After graduating, you finally got your dream job and you’ve been working hard to impress your manager. You embraced adult life and you get along with your colleagues. Everything was fine for a while but lately, you’ve been feeling drained most of the time. You feel helpless, and trapped and you have to drag yourself to work every day. If that’s the case, you might be experiencing burnout. Let’s try to understand what burning out really means and how to prevent it.
What is burnout?
Burnout is a state of emotional, physical, or mental exhaustion which occurs when you experience long-term work-related stress. As well as reducing productivity, burnout might make you feel tired, cynical, and hopeless. It’s a gradual process that does not happen overnight, the signs can be very subtle and this makes it hard to identify burnout when it occurs. Here are some common signs of burnout that can lead to a major breakdown.
- Lack of motivation
- Feeling helpless and trapped
- Feeling detached and lonely
- Feeling tired most of the time
- Feeling overwhelmed
As well as affecting you mentally, burnout can also affect your physical health, watch out for these signs.
- Loss of appetite
- Frequent headaches and muscle pain
What causes burnout?
In order to prevent burnout, you must first understand the root of work-related stress. Let’s have a look at situations and working conditions that may lead to mental exhaustion.
- Excessive workload. It’s a common source of fatigue and stress that can lead to lower performance or even accidents. There are numerous ways to deal with a heavy workload. You should start by determining your priorities and come up with a time management strategy. By effectively managing your time and scheduling tasks, you will find it easier to focus and get work done. It’s also very important to take breaks during the day to give your brain time to recharge.
- Unclear expectations. Having too much to do is one thing, but not knowing what to do can be as stressful. You might believe you have to do much more than what’s actually expected from you, this can be extremely overwhelming and unproductive, since, instead of focusing on a particular set of tasks, you’ll be doing a bit of everything. Similarly, you might feel like you’re not doing well at your job and this could cause a feeling of job insecurity. Effective communication is crucial at the workplace, have a clear conversation with your manager and ask the right questions.
- No work-life balance. I know you might think it’s a good idea to spend 12 hours in the office every day to impress your boss and get a promotion, but spending long hours at work does not necessarily improve productivity. It’s important to draw a line between work and social life. Make sure to allow yourself some time to rest and get your mind off work.
How to prevent burnout
Although it might not be straightforward, there are multiple ways to prevent burnout from happening. It’s all about adapting your lifestyle and recognising certain situations or habits that could potentially lead to burnout. Here are useful ways to avoid it and have a healthy work-life.
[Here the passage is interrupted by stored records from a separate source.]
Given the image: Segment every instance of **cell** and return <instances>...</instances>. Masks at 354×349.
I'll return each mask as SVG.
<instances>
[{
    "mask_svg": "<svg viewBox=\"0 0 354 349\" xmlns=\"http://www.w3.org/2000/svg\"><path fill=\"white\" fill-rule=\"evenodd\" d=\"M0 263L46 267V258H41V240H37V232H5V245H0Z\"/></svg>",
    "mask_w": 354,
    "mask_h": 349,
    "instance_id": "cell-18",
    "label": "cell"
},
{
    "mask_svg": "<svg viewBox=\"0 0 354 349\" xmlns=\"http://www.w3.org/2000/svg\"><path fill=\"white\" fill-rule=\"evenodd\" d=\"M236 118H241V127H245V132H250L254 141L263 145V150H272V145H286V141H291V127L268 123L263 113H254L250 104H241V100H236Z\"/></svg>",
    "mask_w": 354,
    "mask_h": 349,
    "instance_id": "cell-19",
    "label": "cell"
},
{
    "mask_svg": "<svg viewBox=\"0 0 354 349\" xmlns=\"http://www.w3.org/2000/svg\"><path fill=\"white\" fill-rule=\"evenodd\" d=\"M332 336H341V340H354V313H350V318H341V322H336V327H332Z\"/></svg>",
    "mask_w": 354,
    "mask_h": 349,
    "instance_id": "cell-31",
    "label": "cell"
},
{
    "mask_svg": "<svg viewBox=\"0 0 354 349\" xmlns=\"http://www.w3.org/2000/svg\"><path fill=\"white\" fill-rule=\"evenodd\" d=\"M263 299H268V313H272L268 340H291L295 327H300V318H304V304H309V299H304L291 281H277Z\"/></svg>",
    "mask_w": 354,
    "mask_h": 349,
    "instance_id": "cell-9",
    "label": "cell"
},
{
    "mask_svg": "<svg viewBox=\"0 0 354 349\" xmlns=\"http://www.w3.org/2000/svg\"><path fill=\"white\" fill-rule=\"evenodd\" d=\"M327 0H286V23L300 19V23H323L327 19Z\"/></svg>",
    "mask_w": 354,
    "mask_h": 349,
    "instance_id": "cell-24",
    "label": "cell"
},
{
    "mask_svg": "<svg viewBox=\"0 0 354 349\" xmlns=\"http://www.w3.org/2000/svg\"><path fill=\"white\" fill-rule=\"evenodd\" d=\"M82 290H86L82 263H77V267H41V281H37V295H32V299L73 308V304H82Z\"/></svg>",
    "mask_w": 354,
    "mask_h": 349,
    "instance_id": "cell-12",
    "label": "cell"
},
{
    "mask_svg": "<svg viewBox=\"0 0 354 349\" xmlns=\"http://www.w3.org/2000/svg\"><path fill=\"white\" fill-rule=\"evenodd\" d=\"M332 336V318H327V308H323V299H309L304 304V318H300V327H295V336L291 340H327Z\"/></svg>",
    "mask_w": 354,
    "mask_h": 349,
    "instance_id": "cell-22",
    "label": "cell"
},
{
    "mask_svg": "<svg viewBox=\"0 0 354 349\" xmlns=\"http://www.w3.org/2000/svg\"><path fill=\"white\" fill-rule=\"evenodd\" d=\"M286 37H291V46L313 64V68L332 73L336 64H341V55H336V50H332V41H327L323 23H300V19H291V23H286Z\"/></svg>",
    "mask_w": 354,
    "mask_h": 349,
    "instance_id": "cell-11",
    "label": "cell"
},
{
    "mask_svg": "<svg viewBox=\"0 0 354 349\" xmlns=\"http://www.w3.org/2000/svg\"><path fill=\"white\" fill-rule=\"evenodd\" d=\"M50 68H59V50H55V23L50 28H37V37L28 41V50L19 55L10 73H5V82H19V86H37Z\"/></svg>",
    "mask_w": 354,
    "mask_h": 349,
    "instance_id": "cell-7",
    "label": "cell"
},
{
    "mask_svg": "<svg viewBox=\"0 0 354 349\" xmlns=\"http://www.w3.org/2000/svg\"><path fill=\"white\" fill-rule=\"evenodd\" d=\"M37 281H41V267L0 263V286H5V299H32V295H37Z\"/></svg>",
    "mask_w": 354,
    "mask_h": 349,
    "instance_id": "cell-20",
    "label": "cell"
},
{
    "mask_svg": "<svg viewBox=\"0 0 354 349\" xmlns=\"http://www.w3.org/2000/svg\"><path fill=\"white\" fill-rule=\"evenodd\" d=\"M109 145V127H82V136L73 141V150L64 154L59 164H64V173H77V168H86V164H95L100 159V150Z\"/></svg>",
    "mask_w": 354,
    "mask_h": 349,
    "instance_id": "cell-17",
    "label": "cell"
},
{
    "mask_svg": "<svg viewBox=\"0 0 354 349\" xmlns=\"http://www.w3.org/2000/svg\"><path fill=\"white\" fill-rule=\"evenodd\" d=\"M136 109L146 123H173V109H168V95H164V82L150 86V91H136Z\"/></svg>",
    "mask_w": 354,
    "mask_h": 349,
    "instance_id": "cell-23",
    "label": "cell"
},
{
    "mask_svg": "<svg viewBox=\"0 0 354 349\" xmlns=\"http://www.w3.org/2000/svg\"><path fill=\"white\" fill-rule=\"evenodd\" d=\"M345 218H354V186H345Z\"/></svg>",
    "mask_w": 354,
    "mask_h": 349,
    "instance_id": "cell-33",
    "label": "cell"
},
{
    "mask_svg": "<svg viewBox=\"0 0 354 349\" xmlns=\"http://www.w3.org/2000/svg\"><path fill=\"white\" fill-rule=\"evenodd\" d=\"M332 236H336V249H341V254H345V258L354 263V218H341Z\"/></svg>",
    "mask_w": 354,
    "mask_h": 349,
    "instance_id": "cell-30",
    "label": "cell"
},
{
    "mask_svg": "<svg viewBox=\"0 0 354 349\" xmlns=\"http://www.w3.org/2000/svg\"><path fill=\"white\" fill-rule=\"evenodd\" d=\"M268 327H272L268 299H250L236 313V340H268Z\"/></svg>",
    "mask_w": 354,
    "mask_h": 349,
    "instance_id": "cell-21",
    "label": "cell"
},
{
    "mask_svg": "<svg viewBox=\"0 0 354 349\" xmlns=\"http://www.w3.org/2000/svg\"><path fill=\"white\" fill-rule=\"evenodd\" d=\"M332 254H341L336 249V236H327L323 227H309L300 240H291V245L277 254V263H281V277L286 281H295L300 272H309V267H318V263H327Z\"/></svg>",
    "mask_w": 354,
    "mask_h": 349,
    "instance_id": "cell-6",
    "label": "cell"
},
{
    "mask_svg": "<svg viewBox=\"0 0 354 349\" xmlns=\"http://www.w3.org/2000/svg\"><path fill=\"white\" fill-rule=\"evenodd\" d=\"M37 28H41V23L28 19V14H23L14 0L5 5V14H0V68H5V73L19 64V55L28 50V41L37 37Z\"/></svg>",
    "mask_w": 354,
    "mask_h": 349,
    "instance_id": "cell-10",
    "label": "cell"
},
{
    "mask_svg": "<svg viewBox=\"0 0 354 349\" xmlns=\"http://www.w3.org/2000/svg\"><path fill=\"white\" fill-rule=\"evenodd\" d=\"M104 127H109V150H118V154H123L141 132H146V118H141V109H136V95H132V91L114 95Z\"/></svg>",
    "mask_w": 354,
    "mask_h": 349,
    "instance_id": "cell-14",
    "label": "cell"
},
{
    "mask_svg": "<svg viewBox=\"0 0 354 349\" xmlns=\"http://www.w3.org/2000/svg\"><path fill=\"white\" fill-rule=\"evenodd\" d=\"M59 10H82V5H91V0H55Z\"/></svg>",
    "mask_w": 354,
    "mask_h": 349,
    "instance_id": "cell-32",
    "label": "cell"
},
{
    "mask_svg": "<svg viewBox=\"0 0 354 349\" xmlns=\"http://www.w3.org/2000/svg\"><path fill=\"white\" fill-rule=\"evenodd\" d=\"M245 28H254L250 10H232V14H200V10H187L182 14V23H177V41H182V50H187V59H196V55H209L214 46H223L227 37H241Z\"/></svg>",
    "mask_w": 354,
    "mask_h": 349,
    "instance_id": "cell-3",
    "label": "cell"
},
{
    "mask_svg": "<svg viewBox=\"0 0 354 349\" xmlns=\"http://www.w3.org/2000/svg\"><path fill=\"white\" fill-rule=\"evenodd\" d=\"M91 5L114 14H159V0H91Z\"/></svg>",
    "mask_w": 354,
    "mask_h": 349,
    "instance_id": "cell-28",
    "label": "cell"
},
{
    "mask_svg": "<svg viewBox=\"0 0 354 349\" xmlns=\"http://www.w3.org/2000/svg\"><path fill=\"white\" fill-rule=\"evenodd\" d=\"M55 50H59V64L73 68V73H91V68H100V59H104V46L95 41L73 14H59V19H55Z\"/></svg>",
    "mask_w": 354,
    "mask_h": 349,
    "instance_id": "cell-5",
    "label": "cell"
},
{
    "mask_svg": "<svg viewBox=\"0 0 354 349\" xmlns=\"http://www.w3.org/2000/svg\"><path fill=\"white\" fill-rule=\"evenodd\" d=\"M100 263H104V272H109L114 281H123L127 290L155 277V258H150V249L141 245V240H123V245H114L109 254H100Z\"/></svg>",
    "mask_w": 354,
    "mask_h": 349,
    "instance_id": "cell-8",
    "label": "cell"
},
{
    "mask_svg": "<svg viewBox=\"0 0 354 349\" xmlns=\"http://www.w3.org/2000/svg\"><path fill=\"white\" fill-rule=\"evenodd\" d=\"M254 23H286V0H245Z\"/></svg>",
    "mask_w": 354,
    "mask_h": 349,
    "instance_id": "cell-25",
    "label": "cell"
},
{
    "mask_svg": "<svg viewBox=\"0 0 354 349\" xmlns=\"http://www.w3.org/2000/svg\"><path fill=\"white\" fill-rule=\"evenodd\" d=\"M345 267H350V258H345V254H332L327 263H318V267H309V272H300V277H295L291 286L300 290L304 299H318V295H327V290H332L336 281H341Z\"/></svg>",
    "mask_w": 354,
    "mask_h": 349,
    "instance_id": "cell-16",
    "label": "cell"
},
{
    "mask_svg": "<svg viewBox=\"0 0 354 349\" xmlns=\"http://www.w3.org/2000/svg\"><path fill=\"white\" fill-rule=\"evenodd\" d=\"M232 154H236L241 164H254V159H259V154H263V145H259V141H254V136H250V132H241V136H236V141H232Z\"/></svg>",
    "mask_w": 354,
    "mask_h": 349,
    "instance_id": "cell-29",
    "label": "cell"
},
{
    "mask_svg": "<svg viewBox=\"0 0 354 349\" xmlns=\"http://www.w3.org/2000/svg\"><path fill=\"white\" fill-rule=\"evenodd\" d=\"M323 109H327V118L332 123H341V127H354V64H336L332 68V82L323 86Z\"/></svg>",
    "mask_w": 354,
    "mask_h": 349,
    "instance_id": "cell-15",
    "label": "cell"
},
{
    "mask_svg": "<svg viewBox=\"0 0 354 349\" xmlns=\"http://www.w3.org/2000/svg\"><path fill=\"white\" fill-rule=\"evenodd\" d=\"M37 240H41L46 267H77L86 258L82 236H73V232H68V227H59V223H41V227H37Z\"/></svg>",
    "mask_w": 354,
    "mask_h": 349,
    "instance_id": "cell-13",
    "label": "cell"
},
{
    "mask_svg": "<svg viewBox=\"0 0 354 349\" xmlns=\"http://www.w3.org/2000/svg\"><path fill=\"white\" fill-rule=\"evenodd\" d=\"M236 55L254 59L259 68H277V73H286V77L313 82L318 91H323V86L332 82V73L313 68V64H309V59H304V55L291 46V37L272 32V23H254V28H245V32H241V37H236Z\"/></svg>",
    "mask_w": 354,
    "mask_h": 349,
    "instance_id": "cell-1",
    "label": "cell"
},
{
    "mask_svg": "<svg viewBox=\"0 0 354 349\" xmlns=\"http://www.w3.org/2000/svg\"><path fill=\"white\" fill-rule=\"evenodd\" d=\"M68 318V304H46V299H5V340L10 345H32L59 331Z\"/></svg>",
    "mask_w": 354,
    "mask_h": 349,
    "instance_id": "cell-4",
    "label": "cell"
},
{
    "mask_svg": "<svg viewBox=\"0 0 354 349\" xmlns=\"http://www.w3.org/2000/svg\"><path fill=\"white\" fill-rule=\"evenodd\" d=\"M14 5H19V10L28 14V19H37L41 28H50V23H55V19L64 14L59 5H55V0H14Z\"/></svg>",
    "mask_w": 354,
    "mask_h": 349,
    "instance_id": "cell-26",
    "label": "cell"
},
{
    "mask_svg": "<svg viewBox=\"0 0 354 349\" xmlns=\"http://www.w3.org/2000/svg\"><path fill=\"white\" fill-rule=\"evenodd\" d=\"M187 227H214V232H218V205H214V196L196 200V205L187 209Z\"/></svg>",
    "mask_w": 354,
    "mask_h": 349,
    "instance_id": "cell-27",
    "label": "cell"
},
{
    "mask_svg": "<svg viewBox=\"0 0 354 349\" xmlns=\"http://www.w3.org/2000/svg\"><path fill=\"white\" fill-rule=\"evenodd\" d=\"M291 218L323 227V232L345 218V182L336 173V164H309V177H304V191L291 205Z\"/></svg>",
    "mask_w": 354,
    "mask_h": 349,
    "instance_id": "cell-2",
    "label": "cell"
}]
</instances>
- Time management. Managing your time adequately is crucial. It will help you stay productive without overworking yourself. Work anxiety often comes from a lack of time management and the feeling of being overwhelmed.
- Exercise regularly. A healthy mind in a healthy body! Mental health and physical health are strongly correlated. Exercising is a good way to take your mind off work and relax. Going for runs or cycling to work can increase happiness and make you feel super energised.
- Sleep. Getting enough sleep is extremely important. As well as mental breakdown, sleep deprivation is related to weight gain, diabetes, and anxiety. Make sure to rest and take breaks when needed.
- Take time off. Don’t hesitate to take time off when you need it. It’s easy to get trapped and feel like you shouldn’t take a break. But you need to remember that health is more important and that you have to put yourself first. If your employer wants you to work 7 days a week, you need to let them know your priorities and put your mental health first. Remember that no one will ever be on their death bed wishing that they spent more time in the office.
- Talk to your manager. You must let your employer know if you feel overwhelmed at work, make sure that they appreciate the situation and be honest about how you feel. Although your boss might want to prioritise the work to keep everything moving, you must put yourself first and listen to your body. Ultimately, burnout significantly affects performance, thus reducing work related-stress is beneficial to both parties.
- Consider leaving your job. If things don’t seem to improve, you might have to quit. There’s no reason to stay at a job you don’t enjoy and that’s damaging your health. You can find a job that you like, where you feel like you’re contributing. For instance, you can start freelancing, take a break to totally unplug or focus on personal projects. Ultimately, you want to be happy and stress-free.